Every pending settlement is followed by a corresponding status_update event when the same tx_hash confirms on-chain. Match them by tx_hash:
const pending = new Map();

ws.onmessage = (event) => {
  const msg = JSON.parse(event.data);

  if (msg.type === "settlement" && msg.data.status === "pending") {
    pending.set(msg.data.tx_hash, msg.data);
    return;
  }

  if (msg.type === "status_update") {
    const original = pending.get(msg.data.tx_hash);
    pending.delete(msg.data.tx_hash);

    // The status_update has confirmed_fills with the EXACT prices from
    // the on-chain OrderFilled logs. Compare against the pending estimate
    // if you want, or just use confirmed_fills as the source of truth.
    for (const fill of msg.data.confirmed_fills || []) {
      console.log(`Confirmed: ${fill.side} ${fill.size} @ ${fill.price} (block ${msg.data.block_number})`);
    }
  }
};

When to use which

  • Pending settlement only — you want the 2–5 second lead time and you don’t mind ~0.01–0.04 estimation error on the rare multi-maker fill (e.g. copy trading, frontend price ticks).
  • status_update.confirmed_fills only — you need exact prices and don’t care about pre-confirmation. (e.g. analytics, P&L, bookkeeping).
  • Both together (pending settlement + status_update with confirmed_fills) — you want the speed of pending detection AND the exact prices once confirmed. The recommended pattern for most production integrations.
For the full schema of confirmed_fills[] and a longer treatment of when to use each layer, see the Trade Tracking guide and the Status Update event reference.

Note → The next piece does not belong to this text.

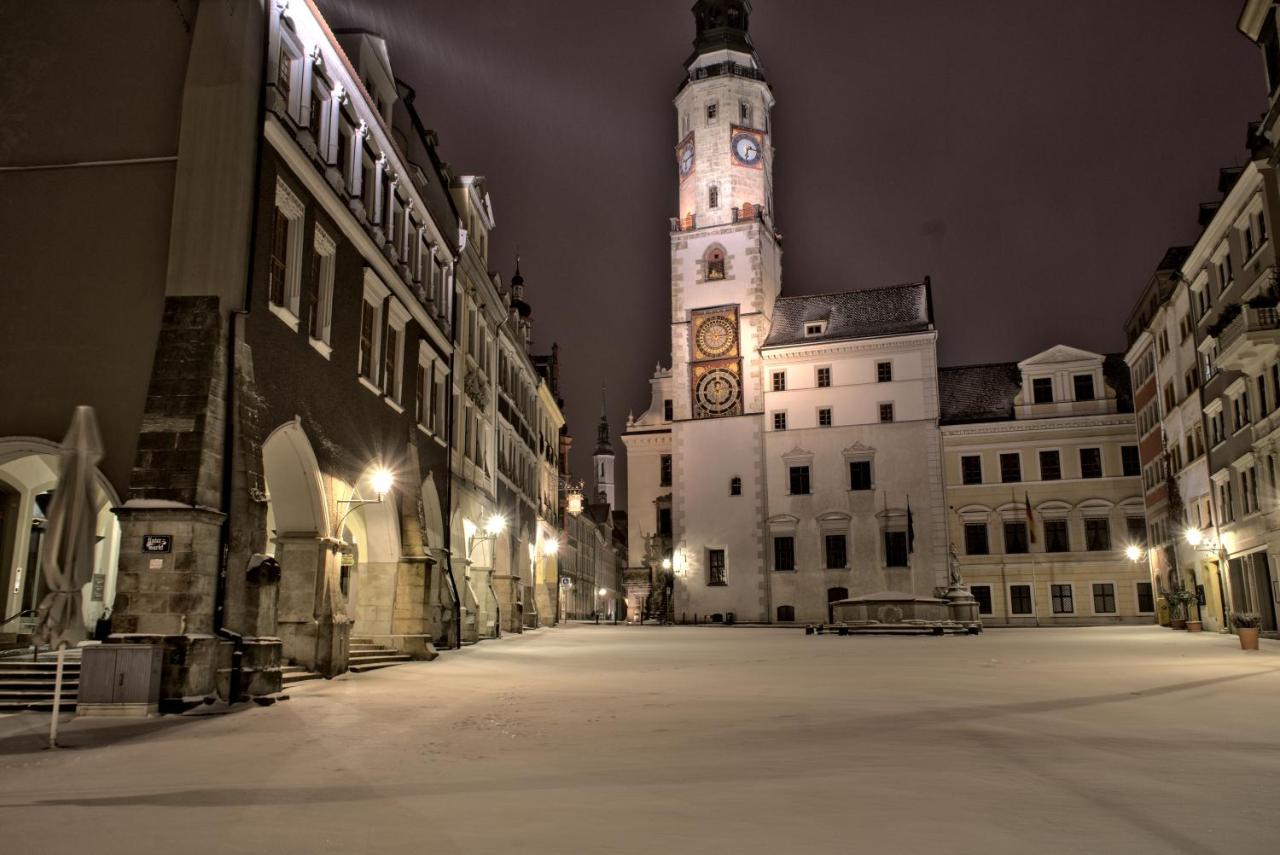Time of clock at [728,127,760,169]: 6:15
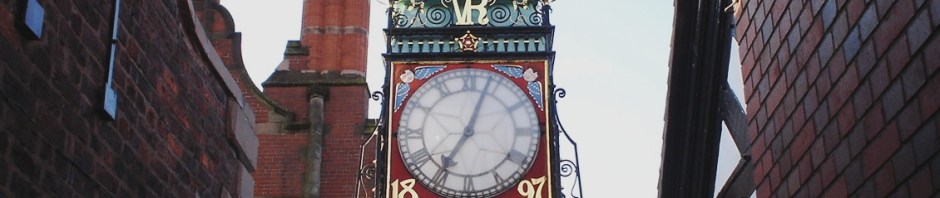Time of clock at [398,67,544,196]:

Pending vs confirmed (field-level)

FieldPendingConfirmed
status"pending""confirmed"
block_numbernullblock number
detected_atwhen polynode first detected TXsame value
Latency~0ms from detection2–5s after detection (1–2 blocks)
Subscribe with "status": "pending" to get the 2–5 second edge. You’ll receive a separate status_update event when the same transaction confirms on-chain, including latency_ms and confirmed_fills[].

Use cases

  • Copy trading — detect whale trades 1–2 blocks before confirmation and execute your own order
  • Market making — adjust spreads based on incoming settlements
  • Analytics — track real-time volume and price movements
  • Alerts — notify on large trades or specific wallet activity

Tracking a specific wallet’s trades

To find a wallet’s trades, iterate data.trades[] and match by maker. Never match by taker. The maker field on each entry is the wallet that placed the order. The taker field is the counterparty, which is not what you want.
Each entry in data.trades[] is one fill, and the maker field on that entry is the wallet whose trade it is. To track a specific wallet, find the entries in trades[] where maker === your_wallet:
ws.onmessage = (event) => {
  const msg = JSON.parse(event.data);
  if (msg.type !== "settlement") return;

  for (const fill of msg.data.trades) {
    if (fill.maker.toLowerCase() === MY_WALLET.toLowerCase()) {
      console.log("My trade:", fill.side, fill.size, fill.outcome, "@", fill.price);
    }
  }
};
That’s it. One rule: maker === your_wallet.

Why not match by taker

If you match by taker === your_wallet, you get counterparty fills, not the wallet’s actual trade. The taker field on each fill is the opposite party, so matching it gives you the wrong wallet’s perspective — including the opposite token and the complement price. For example, if your wallet bought Up at 0.80, matching by taker returns a fill showing the counterparty buying Down at 0.20. For a deeper explanation of why the on-chain OrderFilled events are structured this way, see the Trade Event reference or the Dome migration guide.